Sábado - Manaus - 24 de fevereiro de 2018 - 13:02

BRASIL

Fux toma posse no TSE e diz que aplicará 'Ficha Limpa' sem hesitação

Com isso, a candidatura de Lula fica ainda mais ameaçada, após a condenação

REDAÇÃO TODA HORA

Publicado em 7 de fevereiro - 12:29

Posse aconteceu na terça-feira, em Brasília

Foto: Divulgação/ TSE

Após ser empossado na Presidência do Tribunal Superior Eleitoral (TSE) nesta terça-feira (6), o ministro Luiz Fux deixou claro que a atuação proativa do Tribunal estará alicerçada em dois pilares fundamentais: aplicar sem hesitação a Lei da Ficha Limpa (LC nº 135/2010) nas Eleições de 2018 e combater as notícias falsas, as tão propagadas fake news.  

Fux disse que a Justiça Eleitoral atuará de forma minimalista, ou seja, como coadjuvante da festa da democracia, intervindo apenas em casos de infrações a pilares democráticos e republicanos.

“A hiperjudicialização de mazelas insignificantes do jogo democrático abarrotam os tribunais eleitorais, perpetuam candidaturas ilegítimas e empobrece a democracia. [...] Eleições se vencem nas urnas, e não no Tribunal”, alertou.

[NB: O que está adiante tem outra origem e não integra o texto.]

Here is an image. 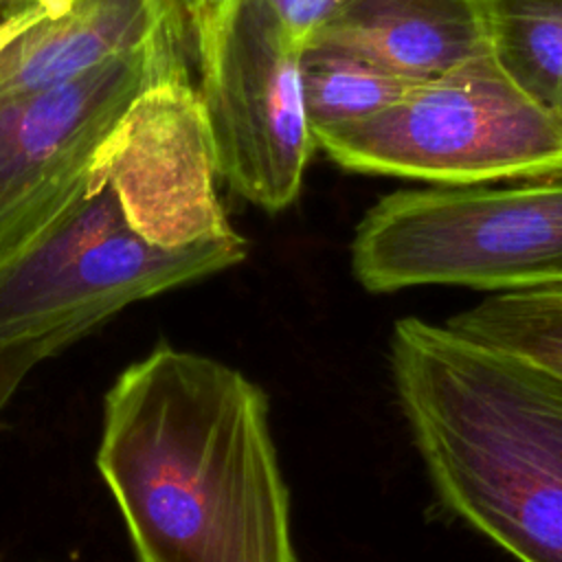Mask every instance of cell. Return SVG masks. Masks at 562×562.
Wrapping results in <instances>:
<instances>
[{"instance_id":"cell-4","label":"cell","mask_w":562,"mask_h":562,"mask_svg":"<svg viewBox=\"0 0 562 562\" xmlns=\"http://www.w3.org/2000/svg\"><path fill=\"white\" fill-rule=\"evenodd\" d=\"M312 136L345 169L435 187L562 176V121L536 105L492 55L417 81L373 116L316 127Z\"/></svg>"},{"instance_id":"cell-7","label":"cell","mask_w":562,"mask_h":562,"mask_svg":"<svg viewBox=\"0 0 562 562\" xmlns=\"http://www.w3.org/2000/svg\"><path fill=\"white\" fill-rule=\"evenodd\" d=\"M178 22L75 79L0 97V266L92 187V162L132 101L187 66Z\"/></svg>"},{"instance_id":"cell-6","label":"cell","mask_w":562,"mask_h":562,"mask_svg":"<svg viewBox=\"0 0 562 562\" xmlns=\"http://www.w3.org/2000/svg\"><path fill=\"white\" fill-rule=\"evenodd\" d=\"M200 70L220 178L274 213L290 206L316 147L301 50L266 0H176Z\"/></svg>"},{"instance_id":"cell-11","label":"cell","mask_w":562,"mask_h":562,"mask_svg":"<svg viewBox=\"0 0 562 562\" xmlns=\"http://www.w3.org/2000/svg\"><path fill=\"white\" fill-rule=\"evenodd\" d=\"M487 37L498 68L562 121V0H487Z\"/></svg>"},{"instance_id":"cell-5","label":"cell","mask_w":562,"mask_h":562,"mask_svg":"<svg viewBox=\"0 0 562 562\" xmlns=\"http://www.w3.org/2000/svg\"><path fill=\"white\" fill-rule=\"evenodd\" d=\"M244 257L241 235L182 248L143 239L110 184L92 178L68 211L0 266V345L55 338L68 347L125 305Z\"/></svg>"},{"instance_id":"cell-2","label":"cell","mask_w":562,"mask_h":562,"mask_svg":"<svg viewBox=\"0 0 562 562\" xmlns=\"http://www.w3.org/2000/svg\"><path fill=\"white\" fill-rule=\"evenodd\" d=\"M391 371L441 501L520 562H562V378L415 316Z\"/></svg>"},{"instance_id":"cell-10","label":"cell","mask_w":562,"mask_h":562,"mask_svg":"<svg viewBox=\"0 0 562 562\" xmlns=\"http://www.w3.org/2000/svg\"><path fill=\"white\" fill-rule=\"evenodd\" d=\"M182 22L176 0H70L0 53V97L42 90L127 55Z\"/></svg>"},{"instance_id":"cell-8","label":"cell","mask_w":562,"mask_h":562,"mask_svg":"<svg viewBox=\"0 0 562 562\" xmlns=\"http://www.w3.org/2000/svg\"><path fill=\"white\" fill-rule=\"evenodd\" d=\"M217 176L213 134L187 66L132 101L92 162V178L110 184L130 226L162 248L237 235Z\"/></svg>"},{"instance_id":"cell-15","label":"cell","mask_w":562,"mask_h":562,"mask_svg":"<svg viewBox=\"0 0 562 562\" xmlns=\"http://www.w3.org/2000/svg\"><path fill=\"white\" fill-rule=\"evenodd\" d=\"M66 345L48 338V340H31L18 345H0V415L9 404L11 395L26 378V373L44 358L55 356Z\"/></svg>"},{"instance_id":"cell-16","label":"cell","mask_w":562,"mask_h":562,"mask_svg":"<svg viewBox=\"0 0 562 562\" xmlns=\"http://www.w3.org/2000/svg\"><path fill=\"white\" fill-rule=\"evenodd\" d=\"M44 15H46V11L42 7H22L13 13H9L0 22V53L4 50L7 44H11L18 35H22L29 26H33Z\"/></svg>"},{"instance_id":"cell-3","label":"cell","mask_w":562,"mask_h":562,"mask_svg":"<svg viewBox=\"0 0 562 562\" xmlns=\"http://www.w3.org/2000/svg\"><path fill=\"white\" fill-rule=\"evenodd\" d=\"M351 270L369 292L562 285V176L512 187L395 191L360 220Z\"/></svg>"},{"instance_id":"cell-17","label":"cell","mask_w":562,"mask_h":562,"mask_svg":"<svg viewBox=\"0 0 562 562\" xmlns=\"http://www.w3.org/2000/svg\"><path fill=\"white\" fill-rule=\"evenodd\" d=\"M0 2H24L26 7H42L48 18H57L68 11L70 0H0Z\"/></svg>"},{"instance_id":"cell-12","label":"cell","mask_w":562,"mask_h":562,"mask_svg":"<svg viewBox=\"0 0 562 562\" xmlns=\"http://www.w3.org/2000/svg\"><path fill=\"white\" fill-rule=\"evenodd\" d=\"M415 83L347 48L310 44L301 55L303 105L312 130L373 116Z\"/></svg>"},{"instance_id":"cell-13","label":"cell","mask_w":562,"mask_h":562,"mask_svg":"<svg viewBox=\"0 0 562 562\" xmlns=\"http://www.w3.org/2000/svg\"><path fill=\"white\" fill-rule=\"evenodd\" d=\"M446 325L562 378V285L494 292Z\"/></svg>"},{"instance_id":"cell-9","label":"cell","mask_w":562,"mask_h":562,"mask_svg":"<svg viewBox=\"0 0 562 562\" xmlns=\"http://www.w3.org/2000/svg\"><path fill=\"white\" fill-rule=\"evenodd\" d=\"M310 44L347 48L426 81L490 55L487 0H349Z\"/></svg>"},{"instance_id":"cell-14","label":"cell","mask_w":562,"mask_h":562,"mask_svg":"<svg viewBox=\"0 0 562 562\" xmlns=\"http://www.w3.org/2000/svg\"><path fill=\"white\" fill-rule=\"evenodd\" d=\"M347 2L349 0H266L281 29L301 53Z\"/></svg>"},{"instance_id":"cell-1","label":"cell","mask_w":562,"mask_h":562,"mask_svg":"<svg viewBox=\"0 0 562 562\" xmlns=\"http://www.w3.org/2000/svg\"><path fill=\"white\" fill-rule=\"evenodd\" d=\"M97 468L138 562H296L268 397L228 364L169 345L130 364Z\"/></svg>"}]
</instances>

Caso leve mesmo a sério este pilar, a candidatura do ex-presidente Luiz Inácio Lula da Silva está cada vez mais ameaçada. Isso porque a confirmação da condenação   enquadra o ex-presidente na Lei da Ficha Limpa. E essa condição impede a candidatura dele à presidência da República. Mas, como há recursos, existe um caminho judicial a ser percorrido. O cumprimento da pena também depende de recursos dos advogados.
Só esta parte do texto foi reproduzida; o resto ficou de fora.